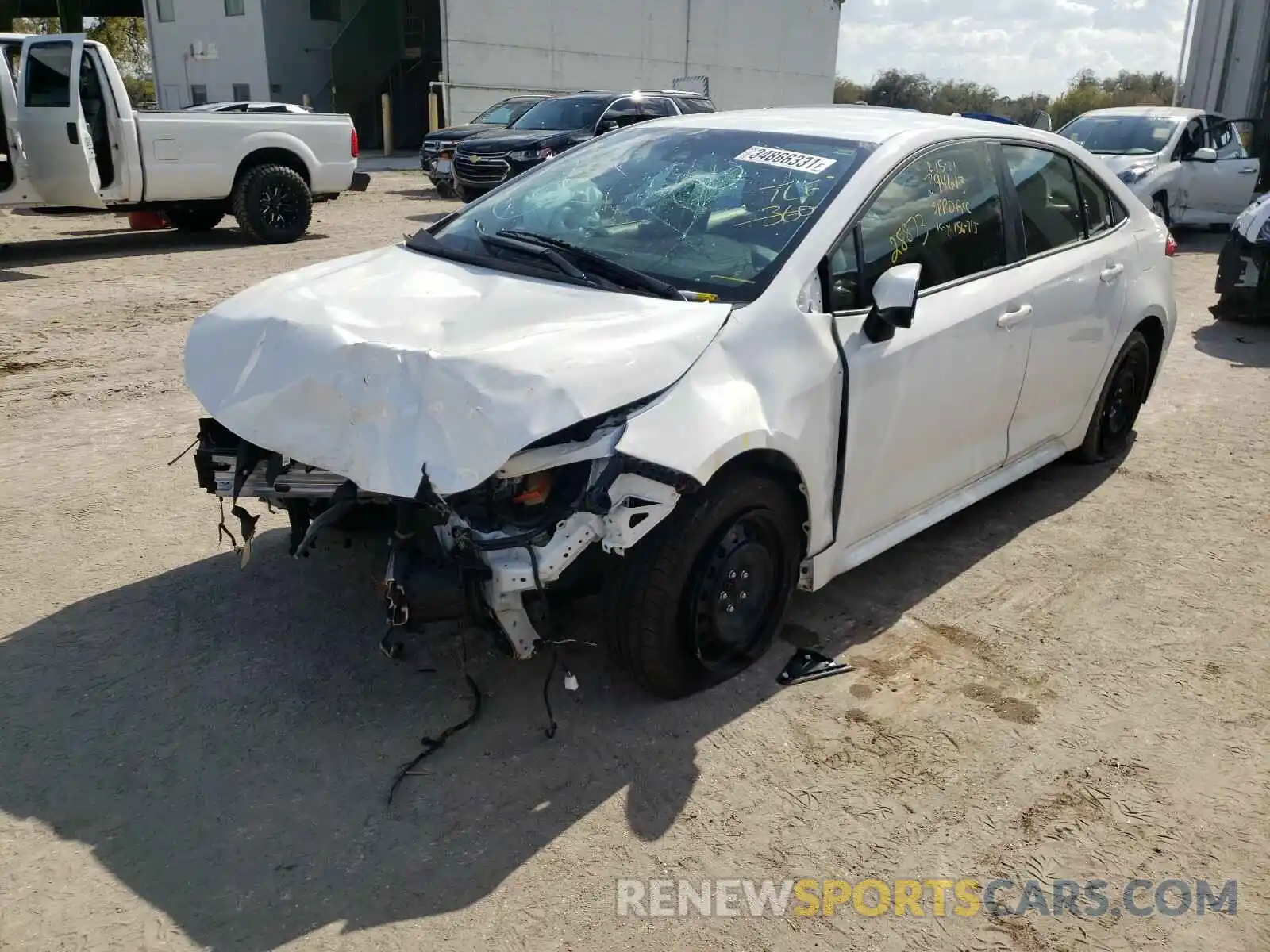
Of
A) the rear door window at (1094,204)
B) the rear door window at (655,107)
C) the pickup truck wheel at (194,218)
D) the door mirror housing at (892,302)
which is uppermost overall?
the rear door window at (655,107)

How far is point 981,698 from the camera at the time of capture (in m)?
3.54

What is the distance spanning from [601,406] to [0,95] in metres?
10.2

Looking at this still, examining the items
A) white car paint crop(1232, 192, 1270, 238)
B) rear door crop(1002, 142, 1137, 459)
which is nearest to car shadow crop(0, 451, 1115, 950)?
rear door crop(1002, 142, 1137, 459)

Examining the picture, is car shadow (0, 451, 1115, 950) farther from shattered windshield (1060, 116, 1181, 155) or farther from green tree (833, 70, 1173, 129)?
green tree (833, 70, 1173, 129)

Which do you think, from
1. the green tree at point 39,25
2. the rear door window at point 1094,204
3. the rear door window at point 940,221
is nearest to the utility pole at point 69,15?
the green tree at point 39,25

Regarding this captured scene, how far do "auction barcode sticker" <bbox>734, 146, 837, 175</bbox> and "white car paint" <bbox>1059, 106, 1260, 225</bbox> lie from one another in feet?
34.1

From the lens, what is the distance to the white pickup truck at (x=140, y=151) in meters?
10.6

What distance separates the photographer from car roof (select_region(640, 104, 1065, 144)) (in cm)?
401

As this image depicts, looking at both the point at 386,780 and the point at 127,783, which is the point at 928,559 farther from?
the point at 127,783

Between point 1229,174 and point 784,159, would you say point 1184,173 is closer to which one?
point 1229,174

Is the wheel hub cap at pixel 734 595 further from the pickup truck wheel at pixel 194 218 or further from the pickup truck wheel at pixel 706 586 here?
the pickup truck wheel at pixel 194 218

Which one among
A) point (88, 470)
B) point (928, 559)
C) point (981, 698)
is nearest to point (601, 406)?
point (981, 698)

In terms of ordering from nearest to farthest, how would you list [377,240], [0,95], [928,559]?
1. [928,559]
2. [0,95]
3. [377,240]

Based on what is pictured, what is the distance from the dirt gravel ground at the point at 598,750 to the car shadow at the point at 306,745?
11 millimetres
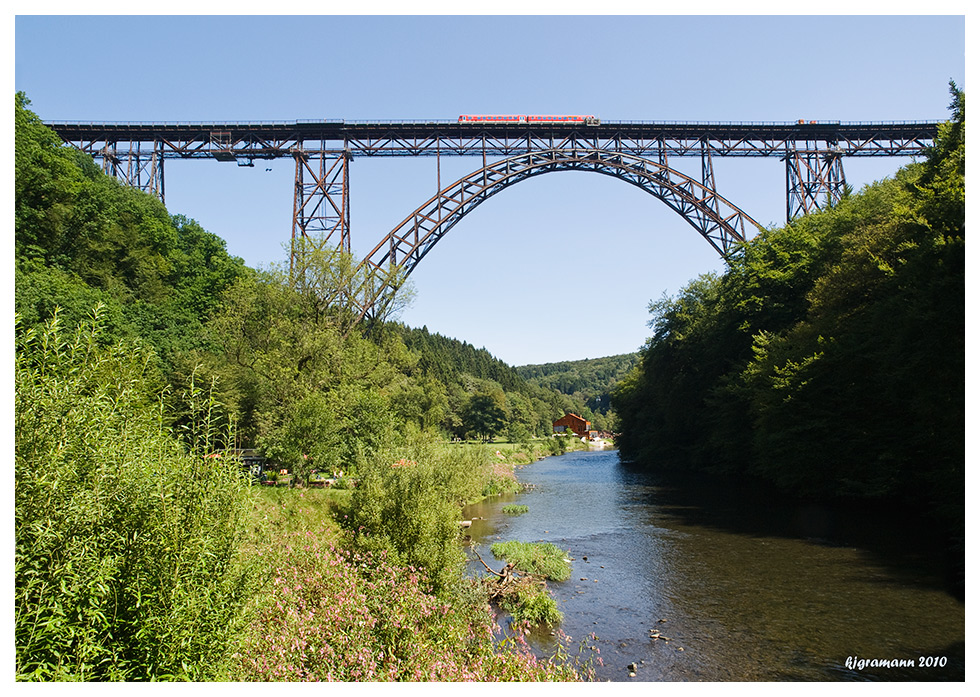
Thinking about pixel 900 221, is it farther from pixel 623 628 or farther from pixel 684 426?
pixel 684 426

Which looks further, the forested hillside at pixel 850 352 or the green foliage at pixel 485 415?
the green foliage at pixel 485 415

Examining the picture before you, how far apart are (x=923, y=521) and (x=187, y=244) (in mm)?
35136

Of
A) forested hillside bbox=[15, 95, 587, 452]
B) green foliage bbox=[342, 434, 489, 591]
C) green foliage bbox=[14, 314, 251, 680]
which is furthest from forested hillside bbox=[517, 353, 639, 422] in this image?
green foliage bbox=[14, 314, 251, 680]

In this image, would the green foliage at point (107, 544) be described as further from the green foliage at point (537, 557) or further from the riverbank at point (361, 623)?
the green foliage at point (537, 557)

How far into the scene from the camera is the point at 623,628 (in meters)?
9.73

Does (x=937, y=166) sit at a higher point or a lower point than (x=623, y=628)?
higher

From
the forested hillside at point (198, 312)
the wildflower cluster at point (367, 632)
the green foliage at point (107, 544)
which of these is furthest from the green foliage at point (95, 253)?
the green foliage at point (107, 544)

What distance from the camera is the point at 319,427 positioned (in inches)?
677

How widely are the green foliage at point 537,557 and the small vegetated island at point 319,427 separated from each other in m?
0.08

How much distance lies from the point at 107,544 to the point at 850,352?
17.1 meters

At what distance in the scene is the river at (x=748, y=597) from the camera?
8203mm

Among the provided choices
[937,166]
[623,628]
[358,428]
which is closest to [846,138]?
[937,166]

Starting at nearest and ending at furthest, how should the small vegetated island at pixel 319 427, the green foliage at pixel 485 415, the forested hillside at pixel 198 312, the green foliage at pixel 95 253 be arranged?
the small vegetated island at pixel 319 427 < the forested hillside at pixel 198 312 < the green foliage at pixel 95 253 < the green foliage at pixel 485 415

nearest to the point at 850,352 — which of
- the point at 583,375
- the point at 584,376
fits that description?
the point at 584,376
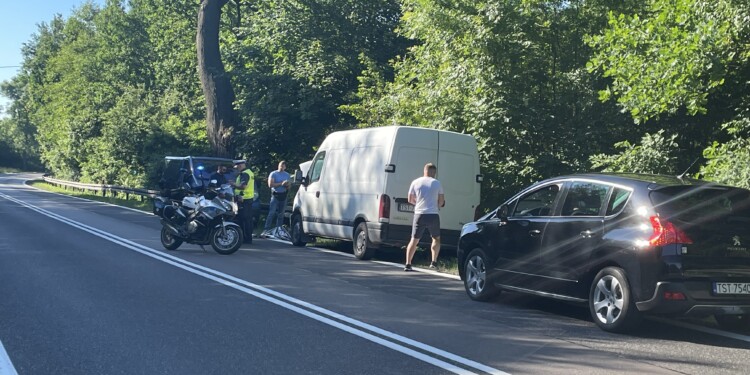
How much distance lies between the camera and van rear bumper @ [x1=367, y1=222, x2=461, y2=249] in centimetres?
1352

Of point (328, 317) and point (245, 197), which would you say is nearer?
point (328, 317)

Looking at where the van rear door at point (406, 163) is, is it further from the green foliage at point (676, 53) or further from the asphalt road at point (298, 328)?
the green foliage at point (676, 53)

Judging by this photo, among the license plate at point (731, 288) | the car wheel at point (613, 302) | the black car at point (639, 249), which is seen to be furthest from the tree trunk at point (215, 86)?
the license plate at point (731, 288)

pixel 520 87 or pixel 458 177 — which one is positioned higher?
pixel 520 87

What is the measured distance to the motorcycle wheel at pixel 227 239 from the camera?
14.4 m

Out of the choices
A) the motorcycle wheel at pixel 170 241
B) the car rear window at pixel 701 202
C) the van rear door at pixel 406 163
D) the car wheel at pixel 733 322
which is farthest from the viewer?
the motorcycle wheel at pixel 170 241

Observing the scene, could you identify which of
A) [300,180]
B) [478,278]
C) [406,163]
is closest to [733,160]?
[478,278]

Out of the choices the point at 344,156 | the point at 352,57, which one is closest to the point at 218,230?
the point at 344,156

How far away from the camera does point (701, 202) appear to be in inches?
296

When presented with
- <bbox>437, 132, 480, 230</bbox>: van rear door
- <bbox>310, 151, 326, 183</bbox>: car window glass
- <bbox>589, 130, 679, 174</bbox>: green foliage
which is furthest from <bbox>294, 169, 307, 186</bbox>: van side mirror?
<bbox>589, 130, 679, 174</bbox>: green foliage

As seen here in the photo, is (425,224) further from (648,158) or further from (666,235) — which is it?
(666,235)

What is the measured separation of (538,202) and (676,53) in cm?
355

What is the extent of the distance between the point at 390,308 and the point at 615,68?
597 cm

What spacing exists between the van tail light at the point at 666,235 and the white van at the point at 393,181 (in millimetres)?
6493
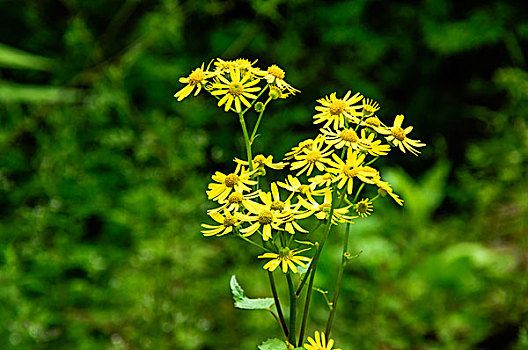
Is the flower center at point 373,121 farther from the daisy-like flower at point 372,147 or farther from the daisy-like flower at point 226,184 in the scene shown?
the daisy-like flower at point 226,184

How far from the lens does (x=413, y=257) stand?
2.16 meters

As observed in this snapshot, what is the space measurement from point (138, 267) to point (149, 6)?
1.63m

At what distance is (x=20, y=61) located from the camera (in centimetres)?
210

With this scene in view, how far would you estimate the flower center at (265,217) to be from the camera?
61cm

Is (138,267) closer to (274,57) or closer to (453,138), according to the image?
(274,57)

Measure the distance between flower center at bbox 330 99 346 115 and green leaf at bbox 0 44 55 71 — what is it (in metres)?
1.78

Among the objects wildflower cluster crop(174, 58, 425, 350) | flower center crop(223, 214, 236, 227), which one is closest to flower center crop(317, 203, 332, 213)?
wildflower cluster crop(174, 58, 425, 350)

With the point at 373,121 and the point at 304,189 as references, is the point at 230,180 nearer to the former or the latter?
the point at 304,189

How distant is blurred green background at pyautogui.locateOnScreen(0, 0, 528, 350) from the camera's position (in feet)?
5.01

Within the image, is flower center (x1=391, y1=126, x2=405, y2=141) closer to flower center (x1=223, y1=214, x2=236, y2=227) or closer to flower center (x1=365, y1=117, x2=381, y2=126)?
flower center (x1=365, y1=117, x2=381, y2=126)

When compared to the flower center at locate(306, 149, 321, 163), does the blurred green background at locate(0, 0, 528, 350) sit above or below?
above

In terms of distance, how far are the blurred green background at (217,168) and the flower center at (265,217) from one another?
62 centimetres

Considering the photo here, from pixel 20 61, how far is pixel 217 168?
100 cm

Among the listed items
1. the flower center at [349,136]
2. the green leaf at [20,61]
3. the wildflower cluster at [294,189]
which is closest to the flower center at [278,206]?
the wildflower cluster at [294,189]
+-------+
* **Aim**: Retype the rows between the line containing "Measure the distance" and the end of the rows, inclusive, keeping every line identical.

* **Expected answer**:
Measure the distance between flower center at bbox 330 99 346 115 and green leaf at bbox 0 44 55 71 — what is it (in metres)?
1.78

Among the objects wildflower cluster crop(174, 58, 425, 350) | flower center crop(223, 214, 236, 227), which one is closest to flower center crop(317, 203, 332, 213)?
wildflower cluster crop(174, 58, 425, 350)

With the point at 373,121 and the point at 304,189 as references, is the point at 230,180 nearer to the former or the latter?
the point at 304,189

How distant is blurred green background at pyautogui.locateOnScreen(0, 0, 528, 350) from the camera's position (in feet)?
5.01

Within the image, is flower center (x1=391, y1=126, x2=405, y2=141) closer to flower center (x1=223, y1=214, x2=236, y2=227) or closer to flower center (x1=365, y1=117, x2=381, y2=126)?
flower center (x1=365, y1=117, x2=381, y2=126)

When compared to the flower center at locate(306, 149, 321, 163), does the blurred green background at locate(0, 0, 528, 350) sit above or below?
above

In terms of distance, how far are the blurred green background at (217,168) and the flower center at (265,217) from one another?
62 centimetres

Considering the photo here, from pixel 20 61, how far is pixel 217 168?
100 cm

Among the listed items
1. the flower center at [349,136]
2. the green leaf at [20,61]
3. the wildflower cluster at [294,189]
which is closest to the flower center at [278,206]?
the wildflower cluster at [294,189]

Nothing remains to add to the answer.